Lily shook her head, but there was no way to explain to Dr. Anna. Women did run sometimes, even in New Canaan; last year, Cath Alcott had just taken off one night, packed her three kids into the family Mercedes and disappeared. Security had found the car, abandoned in Massachusetts, but so far as Lily knew, they never found Cath. John Alcott, a big, quiet man who had always made Lily feel slightly uneasy, had hired a private firm to find his wife, but it hadn’t helped. They couldn’t even trace her tag. Cath had done the impossible: she had taken her children and gotten away clean.

But Lily would never be able to disappear, even without children in tow. Where would she live? How would she eat? All of the money was in Greg’s name; the big banks wouldn’t open individual accounts for married women anymore. Even if Lily had known people who could create a new identity for her—she didn’t—she had no skills. She had graduated college with English credentials. No one would hire her, not even to clean houses. Lily closed her eyes and saw the homeless of Manhattan in their shapeless garbage bags, living in clusters beneath the roadways, fighting for scraps. Even if she made it so far, she wouldn’t last a day in that world.

“Well, think it over,” Dr. Anna told her, face severe again. “It’s never too late.”

Reaching into her pocket, she produced a card and, with a questioning glance at Lily, tucked it into Lily’s purse where it sat on the chair. Then she slipped out, closing the door behind her.

Lily slithered down off the paper-covered exam table, carefully shedding her paper gown so that it didn’t rip; her parents’ waste-not-want-not upbringing still ruled her sometimes, even in such silly matters as a paper gown that couldn’t be reused. Looking down at herself, she saw purple finger-shaped bruises on her upper arms from where Greg had grabbed her on Tuesday. The rest of the cuts and bruises from the bad night almost a month ago had finally healed, but these new marks meant that she couldn’t wear anything sleeveless for a while, and Greg liked her in sleeveless tops.

She began to put on the rest of her clothes, trying not to look down at the rest of her body. Greg had been under a lot of stress; that, at least, hadn’t been a lie, and he had been sorry afterward. But “a few times” was stretching it. There had been six times so far, and Lily could remember each of them in detail. She could lie to Dr. Anna, but there was no use varnishing the truth inside her own head. Greg was getting worse.

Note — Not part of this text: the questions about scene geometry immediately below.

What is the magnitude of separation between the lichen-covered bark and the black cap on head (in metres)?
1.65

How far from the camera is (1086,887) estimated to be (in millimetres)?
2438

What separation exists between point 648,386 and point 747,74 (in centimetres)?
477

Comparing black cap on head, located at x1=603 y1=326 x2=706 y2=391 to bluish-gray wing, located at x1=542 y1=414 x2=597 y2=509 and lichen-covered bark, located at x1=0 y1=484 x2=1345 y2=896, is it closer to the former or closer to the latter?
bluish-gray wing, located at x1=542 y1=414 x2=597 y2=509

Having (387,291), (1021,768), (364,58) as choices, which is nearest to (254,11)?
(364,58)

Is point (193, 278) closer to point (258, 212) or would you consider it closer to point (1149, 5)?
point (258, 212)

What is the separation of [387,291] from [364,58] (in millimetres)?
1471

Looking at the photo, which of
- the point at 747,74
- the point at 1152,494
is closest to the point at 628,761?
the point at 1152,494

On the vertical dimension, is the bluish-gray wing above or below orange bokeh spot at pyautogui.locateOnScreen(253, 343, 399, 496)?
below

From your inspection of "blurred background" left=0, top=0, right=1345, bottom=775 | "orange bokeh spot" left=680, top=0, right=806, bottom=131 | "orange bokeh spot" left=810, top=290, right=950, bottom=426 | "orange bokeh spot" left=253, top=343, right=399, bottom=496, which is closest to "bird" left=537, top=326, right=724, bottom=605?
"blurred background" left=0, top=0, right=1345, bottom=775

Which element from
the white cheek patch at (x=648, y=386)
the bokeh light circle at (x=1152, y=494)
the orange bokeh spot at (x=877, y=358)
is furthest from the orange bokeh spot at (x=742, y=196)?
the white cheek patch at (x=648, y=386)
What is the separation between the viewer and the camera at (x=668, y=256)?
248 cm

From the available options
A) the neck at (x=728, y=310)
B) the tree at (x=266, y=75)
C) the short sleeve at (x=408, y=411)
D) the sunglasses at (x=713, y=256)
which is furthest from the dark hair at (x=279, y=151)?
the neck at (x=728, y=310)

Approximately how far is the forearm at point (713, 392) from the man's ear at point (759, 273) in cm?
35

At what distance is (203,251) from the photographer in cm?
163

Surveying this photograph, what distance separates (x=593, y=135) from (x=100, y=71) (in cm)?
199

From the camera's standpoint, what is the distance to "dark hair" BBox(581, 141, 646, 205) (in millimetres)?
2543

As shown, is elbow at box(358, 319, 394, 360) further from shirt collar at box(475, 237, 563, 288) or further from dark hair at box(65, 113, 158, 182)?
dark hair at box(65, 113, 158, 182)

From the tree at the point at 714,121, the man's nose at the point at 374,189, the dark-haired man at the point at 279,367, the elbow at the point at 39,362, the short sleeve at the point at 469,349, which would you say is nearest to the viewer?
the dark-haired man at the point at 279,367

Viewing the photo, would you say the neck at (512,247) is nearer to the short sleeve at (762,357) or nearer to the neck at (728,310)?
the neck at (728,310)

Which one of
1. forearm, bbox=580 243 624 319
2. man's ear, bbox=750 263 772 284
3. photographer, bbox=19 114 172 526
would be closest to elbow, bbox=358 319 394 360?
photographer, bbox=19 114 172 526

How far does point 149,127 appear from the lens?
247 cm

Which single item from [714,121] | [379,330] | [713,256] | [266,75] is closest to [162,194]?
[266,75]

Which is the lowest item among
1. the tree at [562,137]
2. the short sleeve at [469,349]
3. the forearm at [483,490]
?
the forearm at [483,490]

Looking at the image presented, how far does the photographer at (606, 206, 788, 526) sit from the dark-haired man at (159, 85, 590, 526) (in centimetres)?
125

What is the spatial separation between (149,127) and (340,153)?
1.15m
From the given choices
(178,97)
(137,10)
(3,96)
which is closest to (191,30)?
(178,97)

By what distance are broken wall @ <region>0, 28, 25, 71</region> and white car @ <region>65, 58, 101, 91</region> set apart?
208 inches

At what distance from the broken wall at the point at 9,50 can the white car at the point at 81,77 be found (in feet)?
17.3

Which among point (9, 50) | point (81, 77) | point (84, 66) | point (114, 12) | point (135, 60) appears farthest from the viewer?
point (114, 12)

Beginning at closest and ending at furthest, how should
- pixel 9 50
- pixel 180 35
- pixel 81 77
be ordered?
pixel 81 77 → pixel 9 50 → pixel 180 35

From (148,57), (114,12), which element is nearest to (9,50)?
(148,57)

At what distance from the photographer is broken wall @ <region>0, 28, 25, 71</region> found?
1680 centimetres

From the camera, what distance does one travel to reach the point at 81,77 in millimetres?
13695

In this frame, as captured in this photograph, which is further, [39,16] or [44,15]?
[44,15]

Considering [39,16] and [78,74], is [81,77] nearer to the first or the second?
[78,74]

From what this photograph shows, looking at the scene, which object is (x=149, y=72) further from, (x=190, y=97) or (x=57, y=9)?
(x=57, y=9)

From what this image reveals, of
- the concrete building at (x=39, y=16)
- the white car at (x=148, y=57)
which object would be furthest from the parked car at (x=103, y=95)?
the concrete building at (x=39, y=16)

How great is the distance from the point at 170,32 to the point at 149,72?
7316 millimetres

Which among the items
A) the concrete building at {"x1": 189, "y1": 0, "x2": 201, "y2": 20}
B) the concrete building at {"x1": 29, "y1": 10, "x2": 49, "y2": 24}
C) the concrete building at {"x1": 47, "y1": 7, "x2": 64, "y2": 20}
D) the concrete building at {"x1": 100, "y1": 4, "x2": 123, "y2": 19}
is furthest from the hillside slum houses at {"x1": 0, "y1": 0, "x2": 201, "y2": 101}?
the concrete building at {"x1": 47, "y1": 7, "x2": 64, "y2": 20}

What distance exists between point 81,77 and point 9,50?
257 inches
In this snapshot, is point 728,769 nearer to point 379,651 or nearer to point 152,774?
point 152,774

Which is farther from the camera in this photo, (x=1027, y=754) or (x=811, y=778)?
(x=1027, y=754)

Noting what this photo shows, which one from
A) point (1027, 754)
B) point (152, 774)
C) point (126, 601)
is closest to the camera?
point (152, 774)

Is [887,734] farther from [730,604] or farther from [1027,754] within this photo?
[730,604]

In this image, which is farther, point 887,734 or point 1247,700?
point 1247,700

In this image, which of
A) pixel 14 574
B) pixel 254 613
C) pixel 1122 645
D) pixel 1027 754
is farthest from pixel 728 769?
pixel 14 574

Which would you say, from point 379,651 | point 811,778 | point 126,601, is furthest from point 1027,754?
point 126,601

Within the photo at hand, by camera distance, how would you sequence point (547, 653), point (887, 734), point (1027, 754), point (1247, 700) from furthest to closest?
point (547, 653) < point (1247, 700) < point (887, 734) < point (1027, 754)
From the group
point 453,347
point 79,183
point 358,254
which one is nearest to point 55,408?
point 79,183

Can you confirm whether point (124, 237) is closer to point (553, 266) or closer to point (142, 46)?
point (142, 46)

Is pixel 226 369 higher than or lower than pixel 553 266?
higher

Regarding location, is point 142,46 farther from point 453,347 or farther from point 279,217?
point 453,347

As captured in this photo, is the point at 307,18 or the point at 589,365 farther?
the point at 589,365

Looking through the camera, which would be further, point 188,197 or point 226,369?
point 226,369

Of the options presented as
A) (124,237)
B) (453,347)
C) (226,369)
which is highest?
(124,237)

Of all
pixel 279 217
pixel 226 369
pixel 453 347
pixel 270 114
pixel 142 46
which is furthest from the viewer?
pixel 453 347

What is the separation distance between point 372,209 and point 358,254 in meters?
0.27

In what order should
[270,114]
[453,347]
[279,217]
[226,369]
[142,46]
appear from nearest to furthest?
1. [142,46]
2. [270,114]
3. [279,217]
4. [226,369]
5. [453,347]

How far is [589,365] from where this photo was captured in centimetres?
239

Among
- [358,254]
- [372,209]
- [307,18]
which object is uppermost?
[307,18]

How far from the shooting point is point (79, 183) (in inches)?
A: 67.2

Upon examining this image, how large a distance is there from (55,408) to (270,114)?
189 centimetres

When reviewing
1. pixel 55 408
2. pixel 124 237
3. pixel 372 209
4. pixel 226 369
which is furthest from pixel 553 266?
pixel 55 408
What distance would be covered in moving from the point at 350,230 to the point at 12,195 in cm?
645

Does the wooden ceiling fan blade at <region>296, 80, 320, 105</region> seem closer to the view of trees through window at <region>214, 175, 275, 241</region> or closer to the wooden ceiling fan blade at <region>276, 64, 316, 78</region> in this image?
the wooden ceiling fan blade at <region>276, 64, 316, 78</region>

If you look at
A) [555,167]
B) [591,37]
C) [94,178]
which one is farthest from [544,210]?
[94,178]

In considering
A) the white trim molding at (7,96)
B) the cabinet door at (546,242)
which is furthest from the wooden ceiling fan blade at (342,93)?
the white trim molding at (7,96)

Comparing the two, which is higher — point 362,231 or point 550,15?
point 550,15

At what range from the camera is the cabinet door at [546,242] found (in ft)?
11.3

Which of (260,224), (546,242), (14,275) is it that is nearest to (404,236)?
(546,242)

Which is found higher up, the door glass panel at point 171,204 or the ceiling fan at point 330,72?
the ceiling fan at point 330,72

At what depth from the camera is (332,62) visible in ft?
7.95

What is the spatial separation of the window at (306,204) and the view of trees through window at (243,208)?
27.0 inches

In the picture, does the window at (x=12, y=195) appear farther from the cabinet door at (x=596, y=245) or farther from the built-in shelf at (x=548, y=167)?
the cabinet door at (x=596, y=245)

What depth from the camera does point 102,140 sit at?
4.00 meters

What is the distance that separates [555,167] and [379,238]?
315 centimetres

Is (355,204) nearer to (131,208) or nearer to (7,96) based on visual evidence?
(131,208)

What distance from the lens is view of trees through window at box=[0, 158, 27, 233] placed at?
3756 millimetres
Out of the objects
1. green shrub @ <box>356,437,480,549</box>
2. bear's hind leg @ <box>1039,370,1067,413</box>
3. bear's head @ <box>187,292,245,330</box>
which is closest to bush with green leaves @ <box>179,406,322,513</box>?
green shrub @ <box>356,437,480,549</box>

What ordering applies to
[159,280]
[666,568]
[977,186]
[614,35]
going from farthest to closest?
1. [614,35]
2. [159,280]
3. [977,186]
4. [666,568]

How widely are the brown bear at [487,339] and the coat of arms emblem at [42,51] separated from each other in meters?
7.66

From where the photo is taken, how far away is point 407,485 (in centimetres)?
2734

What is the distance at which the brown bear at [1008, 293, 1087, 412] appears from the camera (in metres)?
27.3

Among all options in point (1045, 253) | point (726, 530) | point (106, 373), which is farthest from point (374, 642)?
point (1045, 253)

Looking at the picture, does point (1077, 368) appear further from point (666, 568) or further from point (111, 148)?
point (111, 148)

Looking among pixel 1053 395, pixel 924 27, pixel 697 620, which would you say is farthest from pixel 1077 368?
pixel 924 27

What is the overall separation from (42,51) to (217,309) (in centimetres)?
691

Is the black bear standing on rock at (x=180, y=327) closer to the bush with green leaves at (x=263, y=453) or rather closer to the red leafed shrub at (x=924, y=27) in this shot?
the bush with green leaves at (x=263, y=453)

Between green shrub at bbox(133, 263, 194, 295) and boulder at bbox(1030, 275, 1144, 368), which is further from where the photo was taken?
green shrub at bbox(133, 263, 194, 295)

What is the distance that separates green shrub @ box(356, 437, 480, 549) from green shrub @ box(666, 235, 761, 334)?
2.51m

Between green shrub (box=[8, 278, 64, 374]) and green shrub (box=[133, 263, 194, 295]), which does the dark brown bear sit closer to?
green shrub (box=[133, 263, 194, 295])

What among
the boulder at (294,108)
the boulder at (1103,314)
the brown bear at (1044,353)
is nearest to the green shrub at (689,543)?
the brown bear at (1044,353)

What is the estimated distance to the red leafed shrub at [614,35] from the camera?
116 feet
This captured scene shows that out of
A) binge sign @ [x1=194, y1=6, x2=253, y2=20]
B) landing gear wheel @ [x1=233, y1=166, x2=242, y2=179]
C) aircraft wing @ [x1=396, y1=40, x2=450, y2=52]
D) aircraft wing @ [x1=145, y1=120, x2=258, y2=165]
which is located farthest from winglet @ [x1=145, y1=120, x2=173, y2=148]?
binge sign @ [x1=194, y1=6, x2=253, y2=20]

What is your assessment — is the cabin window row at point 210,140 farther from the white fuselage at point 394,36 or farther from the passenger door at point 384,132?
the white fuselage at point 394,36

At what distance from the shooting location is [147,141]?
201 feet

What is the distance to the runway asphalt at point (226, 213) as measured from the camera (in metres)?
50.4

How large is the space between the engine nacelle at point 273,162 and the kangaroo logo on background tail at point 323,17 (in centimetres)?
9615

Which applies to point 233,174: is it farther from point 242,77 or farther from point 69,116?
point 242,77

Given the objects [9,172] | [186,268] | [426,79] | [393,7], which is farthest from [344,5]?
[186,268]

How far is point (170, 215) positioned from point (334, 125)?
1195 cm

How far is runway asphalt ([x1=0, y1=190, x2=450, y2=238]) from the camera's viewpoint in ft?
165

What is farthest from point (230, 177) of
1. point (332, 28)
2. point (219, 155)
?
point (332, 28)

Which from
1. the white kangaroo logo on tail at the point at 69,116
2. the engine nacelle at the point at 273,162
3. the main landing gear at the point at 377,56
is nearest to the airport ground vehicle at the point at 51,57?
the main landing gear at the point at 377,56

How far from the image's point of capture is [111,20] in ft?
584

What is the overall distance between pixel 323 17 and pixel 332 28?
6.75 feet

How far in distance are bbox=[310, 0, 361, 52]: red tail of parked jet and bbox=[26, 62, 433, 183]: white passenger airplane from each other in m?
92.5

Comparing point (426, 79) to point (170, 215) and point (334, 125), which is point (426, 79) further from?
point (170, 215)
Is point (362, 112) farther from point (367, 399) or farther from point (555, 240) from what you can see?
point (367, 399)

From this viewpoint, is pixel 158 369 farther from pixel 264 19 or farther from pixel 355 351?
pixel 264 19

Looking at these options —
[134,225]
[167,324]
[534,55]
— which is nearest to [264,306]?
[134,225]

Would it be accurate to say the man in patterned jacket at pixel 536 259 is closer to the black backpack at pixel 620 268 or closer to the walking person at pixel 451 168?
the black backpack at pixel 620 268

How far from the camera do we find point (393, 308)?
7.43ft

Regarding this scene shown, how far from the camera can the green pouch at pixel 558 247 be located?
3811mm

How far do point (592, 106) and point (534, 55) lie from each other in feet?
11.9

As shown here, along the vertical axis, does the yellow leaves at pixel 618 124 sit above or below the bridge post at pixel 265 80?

When Lily exited the elevator, she found several members of Security clustered around a well-dressed man at the scanner. The man looked respectable enough to Lily’s eye, with just a touch of grey in his hair and a very smart navy suit. But the guards hustled him behind the desk, through a blank white door with “Security” painted on it in black letters. All sound ceased when they closed the door behind them.

Under the watchful eyes of the two remaining guards, Lily moved toward the waiting Lexus. Terrible memory had awoken: Maddy’s blonde pigtails, disappearing through the doors. Sometimes there were whole months when Lily managed not to think of Maddy, and then she would see something: a woman being escorted from her car, Security knocking on someone’s door, even the faintest glimpse in the distance of one of the sprawling detention centers that lay along I-80. Maddy was gone, but even the tiniest thing could bring her back. Lily jerked the car door open angrily, forcing the image away. This little expedition was hard enough; she didn’t need Maddy along for the ride.